## [REQUIRED TASK]
Copy out the entries word for word, starting with the line that contains "Of (424,123) and" and going on through the line that contains "38625 millimetres", with both of those lines included.

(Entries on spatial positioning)
= = = = = = =

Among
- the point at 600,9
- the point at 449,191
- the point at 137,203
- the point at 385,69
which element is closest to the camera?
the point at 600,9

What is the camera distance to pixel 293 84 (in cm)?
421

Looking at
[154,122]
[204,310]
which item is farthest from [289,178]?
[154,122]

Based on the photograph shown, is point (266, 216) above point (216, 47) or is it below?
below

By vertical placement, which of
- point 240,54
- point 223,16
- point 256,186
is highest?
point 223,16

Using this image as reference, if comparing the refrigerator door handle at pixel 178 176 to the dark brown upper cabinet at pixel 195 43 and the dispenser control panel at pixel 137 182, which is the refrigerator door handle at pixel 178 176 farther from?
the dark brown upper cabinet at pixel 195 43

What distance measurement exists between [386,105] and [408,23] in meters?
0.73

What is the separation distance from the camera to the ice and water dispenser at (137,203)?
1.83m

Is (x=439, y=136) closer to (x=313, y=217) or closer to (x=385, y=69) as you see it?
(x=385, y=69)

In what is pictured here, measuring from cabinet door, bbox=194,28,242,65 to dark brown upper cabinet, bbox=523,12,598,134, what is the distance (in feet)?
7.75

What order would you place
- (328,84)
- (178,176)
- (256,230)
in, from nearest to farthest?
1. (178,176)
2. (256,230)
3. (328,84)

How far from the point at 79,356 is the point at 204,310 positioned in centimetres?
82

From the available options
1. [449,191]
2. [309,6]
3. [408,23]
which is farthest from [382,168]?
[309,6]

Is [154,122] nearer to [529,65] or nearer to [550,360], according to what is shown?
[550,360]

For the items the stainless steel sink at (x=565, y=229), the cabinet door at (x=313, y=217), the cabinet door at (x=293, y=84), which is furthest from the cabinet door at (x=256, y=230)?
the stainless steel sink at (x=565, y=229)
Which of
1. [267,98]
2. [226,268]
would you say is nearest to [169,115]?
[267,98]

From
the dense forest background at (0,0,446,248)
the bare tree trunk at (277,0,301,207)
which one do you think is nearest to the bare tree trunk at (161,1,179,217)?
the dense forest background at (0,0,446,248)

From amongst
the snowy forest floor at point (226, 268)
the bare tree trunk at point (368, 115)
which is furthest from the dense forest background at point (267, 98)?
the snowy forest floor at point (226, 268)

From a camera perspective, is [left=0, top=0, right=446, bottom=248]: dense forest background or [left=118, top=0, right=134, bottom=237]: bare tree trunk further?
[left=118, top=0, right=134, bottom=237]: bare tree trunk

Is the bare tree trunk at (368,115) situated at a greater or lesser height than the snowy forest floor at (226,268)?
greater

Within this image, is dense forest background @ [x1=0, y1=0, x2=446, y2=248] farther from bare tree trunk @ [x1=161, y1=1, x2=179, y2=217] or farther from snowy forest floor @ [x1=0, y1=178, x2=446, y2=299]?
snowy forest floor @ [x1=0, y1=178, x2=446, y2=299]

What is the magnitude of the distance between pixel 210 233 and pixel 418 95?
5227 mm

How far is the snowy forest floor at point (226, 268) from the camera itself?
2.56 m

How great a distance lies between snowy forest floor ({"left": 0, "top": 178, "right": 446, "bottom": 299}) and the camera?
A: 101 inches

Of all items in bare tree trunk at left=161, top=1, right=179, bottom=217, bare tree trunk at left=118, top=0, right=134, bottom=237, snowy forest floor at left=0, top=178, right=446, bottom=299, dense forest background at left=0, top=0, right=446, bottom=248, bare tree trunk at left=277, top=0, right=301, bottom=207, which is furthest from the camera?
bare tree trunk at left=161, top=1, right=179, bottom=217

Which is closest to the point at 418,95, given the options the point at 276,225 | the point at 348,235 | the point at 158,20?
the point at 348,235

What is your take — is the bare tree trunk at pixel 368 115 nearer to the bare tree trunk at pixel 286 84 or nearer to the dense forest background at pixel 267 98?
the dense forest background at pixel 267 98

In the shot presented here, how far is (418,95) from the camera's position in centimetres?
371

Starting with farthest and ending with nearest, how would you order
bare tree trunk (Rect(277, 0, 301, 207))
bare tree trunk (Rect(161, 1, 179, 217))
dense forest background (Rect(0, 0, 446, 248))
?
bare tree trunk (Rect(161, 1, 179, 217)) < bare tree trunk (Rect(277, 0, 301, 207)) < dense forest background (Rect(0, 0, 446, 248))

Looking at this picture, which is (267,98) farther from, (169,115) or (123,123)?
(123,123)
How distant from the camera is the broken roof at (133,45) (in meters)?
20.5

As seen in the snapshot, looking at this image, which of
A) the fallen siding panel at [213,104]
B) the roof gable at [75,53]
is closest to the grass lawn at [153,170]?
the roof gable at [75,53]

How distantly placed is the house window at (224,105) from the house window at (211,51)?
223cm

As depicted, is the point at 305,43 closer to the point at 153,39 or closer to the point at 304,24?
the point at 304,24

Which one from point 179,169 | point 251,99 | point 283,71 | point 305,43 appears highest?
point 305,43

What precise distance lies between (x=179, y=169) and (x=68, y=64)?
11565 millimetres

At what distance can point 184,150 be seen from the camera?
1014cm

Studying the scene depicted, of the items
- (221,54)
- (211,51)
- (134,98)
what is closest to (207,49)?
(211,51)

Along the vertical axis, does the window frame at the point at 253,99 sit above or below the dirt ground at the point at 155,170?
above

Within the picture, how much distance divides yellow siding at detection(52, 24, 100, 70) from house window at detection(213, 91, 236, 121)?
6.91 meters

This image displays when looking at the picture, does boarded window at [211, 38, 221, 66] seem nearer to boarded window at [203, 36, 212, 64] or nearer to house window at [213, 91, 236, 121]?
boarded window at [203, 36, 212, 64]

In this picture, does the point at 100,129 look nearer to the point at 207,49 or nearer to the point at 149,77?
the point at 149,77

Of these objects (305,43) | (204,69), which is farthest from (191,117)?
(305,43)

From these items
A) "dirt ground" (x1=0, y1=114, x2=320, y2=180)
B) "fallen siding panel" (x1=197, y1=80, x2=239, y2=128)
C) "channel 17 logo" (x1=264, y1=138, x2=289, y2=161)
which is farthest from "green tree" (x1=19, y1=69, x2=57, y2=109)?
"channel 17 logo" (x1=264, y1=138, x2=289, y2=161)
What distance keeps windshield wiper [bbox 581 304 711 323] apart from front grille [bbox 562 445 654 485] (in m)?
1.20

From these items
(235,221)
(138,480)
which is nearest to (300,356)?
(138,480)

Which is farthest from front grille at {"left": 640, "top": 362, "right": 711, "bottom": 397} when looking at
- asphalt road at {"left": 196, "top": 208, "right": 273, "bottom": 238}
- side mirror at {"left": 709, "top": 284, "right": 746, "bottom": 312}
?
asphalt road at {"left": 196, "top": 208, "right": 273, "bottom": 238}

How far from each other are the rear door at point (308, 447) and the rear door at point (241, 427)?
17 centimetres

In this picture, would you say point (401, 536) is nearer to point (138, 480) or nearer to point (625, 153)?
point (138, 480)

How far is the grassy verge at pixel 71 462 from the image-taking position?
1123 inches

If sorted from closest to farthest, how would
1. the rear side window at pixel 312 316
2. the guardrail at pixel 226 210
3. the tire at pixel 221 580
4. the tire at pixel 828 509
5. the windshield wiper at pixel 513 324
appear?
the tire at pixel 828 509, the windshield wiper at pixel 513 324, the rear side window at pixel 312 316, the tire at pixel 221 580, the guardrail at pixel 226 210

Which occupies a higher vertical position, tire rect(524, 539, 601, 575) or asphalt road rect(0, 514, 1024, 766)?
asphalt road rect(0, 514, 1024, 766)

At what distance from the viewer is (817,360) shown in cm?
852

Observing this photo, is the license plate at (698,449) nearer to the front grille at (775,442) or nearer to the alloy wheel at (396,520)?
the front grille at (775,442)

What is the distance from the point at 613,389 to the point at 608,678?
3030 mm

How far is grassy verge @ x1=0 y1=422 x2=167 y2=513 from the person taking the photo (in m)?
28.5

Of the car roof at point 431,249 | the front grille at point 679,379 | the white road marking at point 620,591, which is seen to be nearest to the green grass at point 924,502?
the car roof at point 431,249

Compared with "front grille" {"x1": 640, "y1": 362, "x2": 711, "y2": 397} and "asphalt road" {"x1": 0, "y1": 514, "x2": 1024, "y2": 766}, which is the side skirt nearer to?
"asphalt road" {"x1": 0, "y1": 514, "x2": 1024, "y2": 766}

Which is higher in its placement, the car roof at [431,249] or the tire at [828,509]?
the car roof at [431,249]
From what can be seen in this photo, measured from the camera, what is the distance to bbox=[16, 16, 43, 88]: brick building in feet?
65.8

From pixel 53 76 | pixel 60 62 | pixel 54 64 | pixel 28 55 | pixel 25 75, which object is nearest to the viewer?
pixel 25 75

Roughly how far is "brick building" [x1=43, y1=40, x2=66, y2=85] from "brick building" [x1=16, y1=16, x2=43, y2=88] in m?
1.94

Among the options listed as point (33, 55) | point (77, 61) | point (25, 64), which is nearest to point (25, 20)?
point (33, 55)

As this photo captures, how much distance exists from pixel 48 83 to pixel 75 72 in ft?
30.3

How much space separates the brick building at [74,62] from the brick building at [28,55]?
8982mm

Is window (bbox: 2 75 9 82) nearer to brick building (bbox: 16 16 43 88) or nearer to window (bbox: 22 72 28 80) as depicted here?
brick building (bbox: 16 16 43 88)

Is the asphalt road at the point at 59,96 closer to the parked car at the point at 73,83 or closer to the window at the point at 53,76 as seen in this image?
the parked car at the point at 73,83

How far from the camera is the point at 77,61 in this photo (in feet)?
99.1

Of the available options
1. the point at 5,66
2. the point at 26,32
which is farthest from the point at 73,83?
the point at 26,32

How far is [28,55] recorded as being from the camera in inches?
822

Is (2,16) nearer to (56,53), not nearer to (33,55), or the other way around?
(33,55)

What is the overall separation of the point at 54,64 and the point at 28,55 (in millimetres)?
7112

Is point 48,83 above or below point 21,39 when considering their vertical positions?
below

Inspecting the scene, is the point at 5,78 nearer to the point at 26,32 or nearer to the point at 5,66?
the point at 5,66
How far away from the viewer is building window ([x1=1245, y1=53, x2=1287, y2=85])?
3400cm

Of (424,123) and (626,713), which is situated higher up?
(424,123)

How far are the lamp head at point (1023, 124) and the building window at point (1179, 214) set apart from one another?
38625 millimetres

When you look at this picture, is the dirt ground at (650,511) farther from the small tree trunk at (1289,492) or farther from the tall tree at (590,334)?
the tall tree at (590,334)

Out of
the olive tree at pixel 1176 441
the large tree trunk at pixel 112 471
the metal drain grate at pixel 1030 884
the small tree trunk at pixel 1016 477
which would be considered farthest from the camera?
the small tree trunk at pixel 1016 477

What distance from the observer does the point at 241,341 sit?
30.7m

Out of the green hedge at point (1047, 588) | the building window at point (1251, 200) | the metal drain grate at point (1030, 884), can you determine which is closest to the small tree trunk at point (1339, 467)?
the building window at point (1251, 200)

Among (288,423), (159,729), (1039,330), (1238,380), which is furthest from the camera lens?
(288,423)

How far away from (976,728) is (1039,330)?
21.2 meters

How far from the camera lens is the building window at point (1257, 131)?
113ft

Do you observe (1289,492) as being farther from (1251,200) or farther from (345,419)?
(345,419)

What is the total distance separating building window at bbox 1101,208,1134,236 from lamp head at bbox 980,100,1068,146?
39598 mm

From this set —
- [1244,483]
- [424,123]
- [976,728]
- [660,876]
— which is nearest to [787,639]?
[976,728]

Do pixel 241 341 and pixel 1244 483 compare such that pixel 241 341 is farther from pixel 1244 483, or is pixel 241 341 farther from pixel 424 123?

= = = = = = =

## [CORRECT ANSWER]
Of (424,123) and (626,713), which is situated higher up?
(424,123)

How far are the lamp head at point (1023, 124) and the building window at point (1179, 214) set apart from one another?
38625 millimetres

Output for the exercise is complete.